**PAGE EXCERPT**
————————
I also made a slight update to the generator.py script so that in addition to specifying mandatory headers, you can also add mandatory values for those mandatory headers. This way you can generate only specific kinds of requests if you want to fuzz more narrowly.

I also got bored of specifying GCM_CREDENTIAL_STORE=cache every time I opened a new console, so I added this line to my .bashrc: export GCM_CREDENTIAL_STORE=cache .

Now we just need for the fuzzer to pick those testcases up and hope that it causes code coverage in the json and xml things.

After a while the fuzzer hasn’t done a sync round yet, so we need to wait for a lot longer than I expected.

Now at this point after roughly an hour of the coverage thing we have only gone through around 600 of the 3000 corpus count files and we already have 22.1% line coverage. It looks like the original poster did not have the apr-util stuff enabled like I had previously and now I think it is correct. Too bad that the original poster of course did not upload their coverage report anywhere (or for that matter their original corpus which they used) 🙃 , so we can not really inspect which files the person originally included or did not include in the report, so we can not really accurately gauge our fuzzing method to theirs because we do not know how many lines their…. oh wait. The person included a screenshot which shows that their code had just a bit over 53 thousand lines of code. Sorry about that. Still, my point about the coverage report and not sharing the corpus still stands. My version has over 81 thousand lines, so no wonder our coverage is less in percentage, because we are still even after removing apr-util including way more code than the poster of that original blog. Because they did not share their report I can not really compare. As of now, we have processed around 900 cases and we have around 18021 lines of code and the original poster had 18400 lines of code, even though they included far less stuff than I, so we still have a ways to go.

It is quite fascinating how every now and then the coverage reports new line coverage when going through the corpus files. I find it fascinating how a relatively simple algorithm can find even the tiniest nooks and crannies of a program. There are of course pitfalls in this kind of fuzzing, but the benefits vastly outweigh the cons.

After a bit of waiting I am now realizing that the fuzzer actually hasn’t picked up the xml and json test cases for some reason. Now I am starting to suspect that those requests don’t even trigger to functionality in those files. I will try a json request with a debugger and see if the server jumps to the json decoding code.

Now looking at the code, the json decode function only gets called by other modules. Looking around you can’t seem to enable it as a module itsel in the httpd.conf file, so I guess we need to just ignore it. I am going to be satisfied if I get a line coverage even somewhat similar to what they achieved in their fuzzing session.

Now I actually forgot to include the “If-Match” and “If-Modified-Since” etc etc headers in my http request generator. Now I added those and added files which have those headers in to the fuzzing session. Now surely it will pick those up. Right? well… we will see soon. Now again it is 3 am and I am going to sleep and lets see what happens over the night (morning?).

… Now it is actually around 7 pm in the evening of the next day, because i spent quite a lot of time studying the finnish language for my exam, but now I am taking a break from that for a bit so I decided to update this blog post.
————————
**SUPPLIED MATERIAL**
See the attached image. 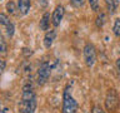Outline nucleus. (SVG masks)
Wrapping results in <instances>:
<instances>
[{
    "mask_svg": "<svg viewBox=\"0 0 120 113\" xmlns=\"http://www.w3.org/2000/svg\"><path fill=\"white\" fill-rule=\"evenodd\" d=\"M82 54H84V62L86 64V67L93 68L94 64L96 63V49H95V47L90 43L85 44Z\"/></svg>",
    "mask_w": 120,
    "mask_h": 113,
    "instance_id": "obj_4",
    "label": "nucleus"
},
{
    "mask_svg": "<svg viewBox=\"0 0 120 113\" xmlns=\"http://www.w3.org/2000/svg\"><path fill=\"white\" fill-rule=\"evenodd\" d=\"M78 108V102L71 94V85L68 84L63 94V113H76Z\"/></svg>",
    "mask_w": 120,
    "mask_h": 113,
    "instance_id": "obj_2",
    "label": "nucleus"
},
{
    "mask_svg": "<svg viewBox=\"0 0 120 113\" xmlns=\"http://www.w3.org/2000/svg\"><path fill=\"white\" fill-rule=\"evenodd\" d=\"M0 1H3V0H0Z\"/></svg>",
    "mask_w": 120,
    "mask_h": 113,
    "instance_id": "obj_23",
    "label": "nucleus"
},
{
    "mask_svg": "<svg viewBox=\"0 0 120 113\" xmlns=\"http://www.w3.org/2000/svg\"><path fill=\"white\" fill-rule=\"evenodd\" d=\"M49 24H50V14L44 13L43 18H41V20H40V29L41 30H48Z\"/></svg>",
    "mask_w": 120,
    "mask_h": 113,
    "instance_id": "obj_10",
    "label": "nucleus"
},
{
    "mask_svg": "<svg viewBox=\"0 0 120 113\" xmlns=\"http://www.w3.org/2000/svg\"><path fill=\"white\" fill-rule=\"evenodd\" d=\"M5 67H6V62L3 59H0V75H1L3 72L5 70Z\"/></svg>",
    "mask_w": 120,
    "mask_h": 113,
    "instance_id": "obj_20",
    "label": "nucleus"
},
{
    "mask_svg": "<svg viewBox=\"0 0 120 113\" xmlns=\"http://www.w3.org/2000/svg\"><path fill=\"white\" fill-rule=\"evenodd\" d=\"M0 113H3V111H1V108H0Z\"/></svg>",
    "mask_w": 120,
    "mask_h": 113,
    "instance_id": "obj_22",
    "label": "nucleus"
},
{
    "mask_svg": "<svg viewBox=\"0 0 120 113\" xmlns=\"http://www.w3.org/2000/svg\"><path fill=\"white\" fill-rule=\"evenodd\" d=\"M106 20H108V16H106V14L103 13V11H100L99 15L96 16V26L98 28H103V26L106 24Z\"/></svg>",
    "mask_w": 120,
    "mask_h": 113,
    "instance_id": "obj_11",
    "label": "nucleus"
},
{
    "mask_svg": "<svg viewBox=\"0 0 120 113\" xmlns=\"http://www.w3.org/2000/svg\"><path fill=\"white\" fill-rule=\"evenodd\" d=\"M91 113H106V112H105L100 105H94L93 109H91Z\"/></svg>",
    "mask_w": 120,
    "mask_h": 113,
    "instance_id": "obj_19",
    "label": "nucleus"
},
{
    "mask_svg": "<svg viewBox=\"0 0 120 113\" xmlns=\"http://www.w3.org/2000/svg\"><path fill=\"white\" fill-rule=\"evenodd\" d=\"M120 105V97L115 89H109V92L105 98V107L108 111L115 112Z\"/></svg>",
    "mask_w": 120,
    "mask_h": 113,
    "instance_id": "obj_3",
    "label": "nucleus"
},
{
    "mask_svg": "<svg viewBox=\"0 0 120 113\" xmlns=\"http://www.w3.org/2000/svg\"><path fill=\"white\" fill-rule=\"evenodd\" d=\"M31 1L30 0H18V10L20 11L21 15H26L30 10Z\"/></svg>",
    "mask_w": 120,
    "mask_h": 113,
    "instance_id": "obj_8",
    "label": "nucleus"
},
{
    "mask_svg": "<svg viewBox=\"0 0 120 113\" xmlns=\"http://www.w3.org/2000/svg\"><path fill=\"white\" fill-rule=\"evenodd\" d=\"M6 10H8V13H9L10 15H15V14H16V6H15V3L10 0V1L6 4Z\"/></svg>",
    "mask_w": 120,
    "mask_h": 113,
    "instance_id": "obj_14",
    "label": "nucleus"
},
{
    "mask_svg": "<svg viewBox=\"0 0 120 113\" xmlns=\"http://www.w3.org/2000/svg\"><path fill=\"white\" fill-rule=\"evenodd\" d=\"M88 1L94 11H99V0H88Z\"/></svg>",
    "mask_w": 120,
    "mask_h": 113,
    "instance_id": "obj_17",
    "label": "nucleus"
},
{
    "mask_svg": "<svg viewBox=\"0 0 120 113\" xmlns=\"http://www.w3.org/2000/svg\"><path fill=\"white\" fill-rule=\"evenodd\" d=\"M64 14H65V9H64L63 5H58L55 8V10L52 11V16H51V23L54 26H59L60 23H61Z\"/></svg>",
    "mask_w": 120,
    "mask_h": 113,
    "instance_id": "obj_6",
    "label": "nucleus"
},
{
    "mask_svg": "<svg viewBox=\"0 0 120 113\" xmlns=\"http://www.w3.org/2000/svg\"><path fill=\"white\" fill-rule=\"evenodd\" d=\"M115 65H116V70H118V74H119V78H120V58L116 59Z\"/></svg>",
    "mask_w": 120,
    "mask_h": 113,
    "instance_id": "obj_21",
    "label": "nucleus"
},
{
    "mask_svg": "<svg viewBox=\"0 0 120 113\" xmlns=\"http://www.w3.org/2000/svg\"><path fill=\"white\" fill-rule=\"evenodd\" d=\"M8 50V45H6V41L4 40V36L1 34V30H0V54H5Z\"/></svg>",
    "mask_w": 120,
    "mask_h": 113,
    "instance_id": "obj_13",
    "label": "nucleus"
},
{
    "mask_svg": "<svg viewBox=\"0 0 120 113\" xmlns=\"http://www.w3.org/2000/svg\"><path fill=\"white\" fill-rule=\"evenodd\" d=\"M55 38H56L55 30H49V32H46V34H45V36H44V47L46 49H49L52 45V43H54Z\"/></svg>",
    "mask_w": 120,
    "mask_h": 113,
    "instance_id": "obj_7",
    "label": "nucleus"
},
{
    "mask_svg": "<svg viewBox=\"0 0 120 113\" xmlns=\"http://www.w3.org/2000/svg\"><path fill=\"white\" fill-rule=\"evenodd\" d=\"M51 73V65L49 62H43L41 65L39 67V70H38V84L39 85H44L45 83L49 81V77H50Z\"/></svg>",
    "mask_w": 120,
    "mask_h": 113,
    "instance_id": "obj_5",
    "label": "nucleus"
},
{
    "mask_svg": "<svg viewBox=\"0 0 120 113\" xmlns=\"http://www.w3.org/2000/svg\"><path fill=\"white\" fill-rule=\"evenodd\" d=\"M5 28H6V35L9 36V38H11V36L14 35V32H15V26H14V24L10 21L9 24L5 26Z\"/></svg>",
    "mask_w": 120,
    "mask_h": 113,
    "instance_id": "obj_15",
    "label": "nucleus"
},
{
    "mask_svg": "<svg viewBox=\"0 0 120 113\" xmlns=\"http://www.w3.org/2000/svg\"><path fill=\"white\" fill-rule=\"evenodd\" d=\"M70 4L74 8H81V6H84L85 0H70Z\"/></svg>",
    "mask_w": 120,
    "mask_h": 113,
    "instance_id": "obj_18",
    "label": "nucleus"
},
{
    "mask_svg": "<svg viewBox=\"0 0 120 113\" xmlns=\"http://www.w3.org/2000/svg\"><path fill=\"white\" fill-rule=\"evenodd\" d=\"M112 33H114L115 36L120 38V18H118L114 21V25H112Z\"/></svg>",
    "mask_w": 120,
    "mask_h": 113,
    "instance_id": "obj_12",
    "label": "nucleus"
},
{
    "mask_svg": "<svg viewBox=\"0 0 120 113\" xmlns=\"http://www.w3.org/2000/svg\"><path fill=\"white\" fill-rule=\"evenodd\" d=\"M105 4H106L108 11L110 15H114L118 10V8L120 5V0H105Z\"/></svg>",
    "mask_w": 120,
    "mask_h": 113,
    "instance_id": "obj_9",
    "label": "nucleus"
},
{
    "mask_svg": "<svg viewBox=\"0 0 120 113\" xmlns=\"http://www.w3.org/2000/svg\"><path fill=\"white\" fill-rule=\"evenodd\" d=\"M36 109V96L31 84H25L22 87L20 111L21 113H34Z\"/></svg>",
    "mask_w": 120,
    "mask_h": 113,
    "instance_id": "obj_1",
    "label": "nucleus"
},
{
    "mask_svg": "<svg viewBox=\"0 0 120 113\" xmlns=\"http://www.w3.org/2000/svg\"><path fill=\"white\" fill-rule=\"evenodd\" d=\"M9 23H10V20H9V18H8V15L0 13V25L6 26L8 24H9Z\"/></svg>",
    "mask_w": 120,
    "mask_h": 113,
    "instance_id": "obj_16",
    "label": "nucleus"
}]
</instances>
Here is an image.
————————
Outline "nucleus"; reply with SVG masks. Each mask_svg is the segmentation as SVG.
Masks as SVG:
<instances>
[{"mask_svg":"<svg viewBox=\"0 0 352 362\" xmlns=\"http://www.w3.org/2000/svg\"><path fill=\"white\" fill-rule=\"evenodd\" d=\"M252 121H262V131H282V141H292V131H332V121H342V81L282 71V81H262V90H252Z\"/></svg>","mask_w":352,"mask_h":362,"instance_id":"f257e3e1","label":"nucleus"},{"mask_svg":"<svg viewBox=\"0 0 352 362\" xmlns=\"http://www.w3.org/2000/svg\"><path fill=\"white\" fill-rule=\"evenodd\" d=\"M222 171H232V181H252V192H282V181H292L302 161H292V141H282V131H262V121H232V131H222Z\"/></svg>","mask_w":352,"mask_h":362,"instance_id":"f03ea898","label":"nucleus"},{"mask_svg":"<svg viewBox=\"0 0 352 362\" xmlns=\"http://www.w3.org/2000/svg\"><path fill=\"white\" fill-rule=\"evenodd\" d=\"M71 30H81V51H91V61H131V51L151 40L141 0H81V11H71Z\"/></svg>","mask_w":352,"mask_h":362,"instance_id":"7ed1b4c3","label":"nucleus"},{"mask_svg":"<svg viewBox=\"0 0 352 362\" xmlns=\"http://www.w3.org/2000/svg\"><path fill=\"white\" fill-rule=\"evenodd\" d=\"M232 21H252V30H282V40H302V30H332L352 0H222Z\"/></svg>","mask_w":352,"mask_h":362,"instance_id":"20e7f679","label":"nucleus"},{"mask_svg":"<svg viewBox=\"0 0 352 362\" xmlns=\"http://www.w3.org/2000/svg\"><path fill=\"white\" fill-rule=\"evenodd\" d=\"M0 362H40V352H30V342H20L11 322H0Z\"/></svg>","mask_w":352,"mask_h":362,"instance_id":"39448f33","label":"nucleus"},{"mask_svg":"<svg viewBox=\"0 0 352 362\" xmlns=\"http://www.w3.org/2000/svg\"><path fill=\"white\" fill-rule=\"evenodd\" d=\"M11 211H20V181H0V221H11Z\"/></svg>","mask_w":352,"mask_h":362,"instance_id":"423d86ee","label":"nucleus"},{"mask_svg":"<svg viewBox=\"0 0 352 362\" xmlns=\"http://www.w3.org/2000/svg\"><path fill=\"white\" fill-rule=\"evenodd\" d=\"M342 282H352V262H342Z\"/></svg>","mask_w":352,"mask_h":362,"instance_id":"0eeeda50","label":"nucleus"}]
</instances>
————————
**WHAT IS BEING ASKED**
Extend the fuzzing write-up with a few paragraphs that pick up right after its final sentence. The entries have nothing to do with what is asked here.

**THE RESULT**
And I was correct. The fuzzer did pick those files up which I added. (The ones with the If-Modified-Since headers etc etc). Now the coverage script has also caught up with the fuzzers and now we have a whopping lines......: 23.7% coverage. I uploaded them to my github to the folder called “even_better_coverage/” if you want to take a look. The coverage is looking now atleast somewhat decent. It seems like the xml and json stuff did not get triggered by the files which I put in manually, so I assume that they are both used by some other module instead of being used directly. Looking at the apr_uri.c file we only have two lines which we haven’t hit atleast once and they are both probably something to do with some flags set which can not be changed by passing different requests. The lines are these ones:

        28 :                           ? ((flags & APR_URI_UNP_REVEALPASSWORD)
     109           0 :                               ? uptr->password : "XXXXXXXX")

and

    111          56 :                       ((uptr->user     && !(flags & APR_URI_UNP_OMITUSER)) ||
     112           0 :                        (uptr->password && !(flags & APR_URI_UNP_OMITPASSWORD)))

and yeah, they are to do with some flag, which I think has something to do with redacting the password and the other one I am not too sure about. Anyway. The point is that there really isn’t any place which hasn’t gotten covered by the fuzzer, so I think that we have achieved atleast somewhat good coverage. This statement is also supported by the fact that the fuzzer has only found around three new corpus count files in the last couple of hours,which suggests to me that the fuzzer is quite done. I am going to keep investigating the coverage report and if there are any gaping holes, then I manually add a couple test cases again to help the fuzzer along.

A lot of the function which are not getting hit are associated with the http2 module, which I should have probably enabled in retrospect. Oh well.. the guy in the original post also did not enable it so I think we are still going to atleast find something, but I think we could have gotten a lot broader attack surface if we enabled that.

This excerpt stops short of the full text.